Complimentary Coffee
BCYOB (bring chilled your own bottle, no corkage fee)
Seating is at 7:00 p.m.
Cost of the four-course dinner is $25 and includes all taxes and gratuities.

Sunday, July 19, 2009
Not Calorie Counting Here

Mushroom, artichoke heart, pesto and goat cheese pizza from Central Market. They never put enough stuff on so additional mushrooms, sauteed with garlic in butter, were added along with extra goat cheese, pesto sauce and parmesan cheese. If you are going to eat decadently you might as well go all the way.
How far is "all the way"? Dessert was Key Lime Pie Ice Cream (Susan) and Hot Fudge Sauce on Vanilla (me).
Saturday, May 16, 2009
New York City, Part Two

Usually the Porcupine Cakes are little miniatures, just right for the two of us to split. But sometimes they just have the large one, suitable for frenzied attack. That's why the refrigerator is important because when you want Porcupine Cake for breakfast too..... Diligent as Susan is with the camera, this cake was already whacked into before she decided to catch her breath and take the picture.
Inside is very light and fluffy chocoate mousse and whipped cream filling, the outside is crisp chocolate g-something, twisted up into little curls. Silly as the cake looks, I like eating it, too, much to Susan's disappointment.
Was there anything else important we saw in New York City besides cake? Yes, but my Blog Wrangler is wandering off whining about missing her cake so you'll have to wait a day or so.
Tuesday, April 7, 2009
Indulging Yourself

"It's been a depressing winter, and there's nothing wrong with indulging yourself a little."
---- Ran Kivetz, a business professor at Columbia University, on people being so worried about saving money that they miss out on life's pleasures.
We went to the Round Top/Warrenton Antique/Flea Market a few days ago. Parking is always tough but we watch out for the Funnel Cake truck and park near there. The Market happens only twice a year and we don't go everytime but when we do, Susan MUST have a funnel cake. That's the only time she ever eats one. Yep, just as it looks like in the pictures below, cooked in an obscene amount of grease. Covered with powdered sugar. Eaten with fingers. This year the wind was blowing really hard so she anchored it down with the plastic knife. And then did her indulging. She didn't share and I didn't dare ask.

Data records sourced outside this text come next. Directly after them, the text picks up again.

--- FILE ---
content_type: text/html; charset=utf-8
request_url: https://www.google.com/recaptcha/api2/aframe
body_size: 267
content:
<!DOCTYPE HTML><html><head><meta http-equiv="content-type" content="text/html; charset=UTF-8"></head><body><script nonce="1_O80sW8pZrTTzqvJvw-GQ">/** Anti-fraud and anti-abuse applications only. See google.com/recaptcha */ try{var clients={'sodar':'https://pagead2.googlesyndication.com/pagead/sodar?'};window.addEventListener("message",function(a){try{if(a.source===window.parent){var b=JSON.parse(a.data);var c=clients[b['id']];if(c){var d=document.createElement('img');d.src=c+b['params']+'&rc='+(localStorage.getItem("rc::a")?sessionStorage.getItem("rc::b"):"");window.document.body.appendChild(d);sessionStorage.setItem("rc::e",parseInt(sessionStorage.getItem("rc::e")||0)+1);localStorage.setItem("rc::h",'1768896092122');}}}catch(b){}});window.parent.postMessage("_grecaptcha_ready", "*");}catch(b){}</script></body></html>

Tuesday, December 30, 2008
Frisky Pop

Susan speaks:
My best gift from Don was my new "Frisky Pop".
Yeah, yeah, they call it something else but that's because they don't know any better. I'm a big popcorn fan and got real ticked off at Orville R when he changed the size of the microwave sacks down from 3.5 ounces to 3.3 ounces. And didn't tell me and definitely didn't lower the price. I KNOW he did this because when we make popcorn it always goes in the same special popcorn bowls, always up to the top edge with just enough room to stir in the salt and sugar. All of the sudden, the popcorn didn't go up to the top edge. Did Orville think I wouldn't notice? Does he think size doesn't matter when it comes to food? Who does he think he's fooling?
Sugar on your popcorn? Probably you should not do it because once you do, you'll never stop. Although popcorn is good for you (lots of fiber), sugar is not so good for you. But, as we are constantly under Homeland Security's Red/Orange/Yellow/Purple/Blue/Whatever alert, which we all know means "Eat dessert first", I say just go for it.
Now that I've had real popcorn, popped as I slowly whirled it in my "Frisky Pop", I'll never go back to microwave again. I had forgotten how good real popcorn tastes! It's sort of like the difference in taste between the tomato you bought in the store and the warm tomato you just picked off the vine and bit into.
[Nope, no affiliation with the Whirley-Pop makers. Don got mine at BedBathBeyond but they are about the same price at Amazon, where they have a very high review rating.]
Sunday, July 6, 2008
Susan Doesn't Like Fruit

Susan doesn't like fruit, especially not fruit juice. She firmly believes that 9 grapes meet the recommended 9 servings a day of fruit and vegetables. So I lure her into eating fruit by making her "designer" breakfasts every morning, which she will eat, as long as I don't try to sneak in prunes. At least she doesn't try to convince me that guacamole is a green vegetable.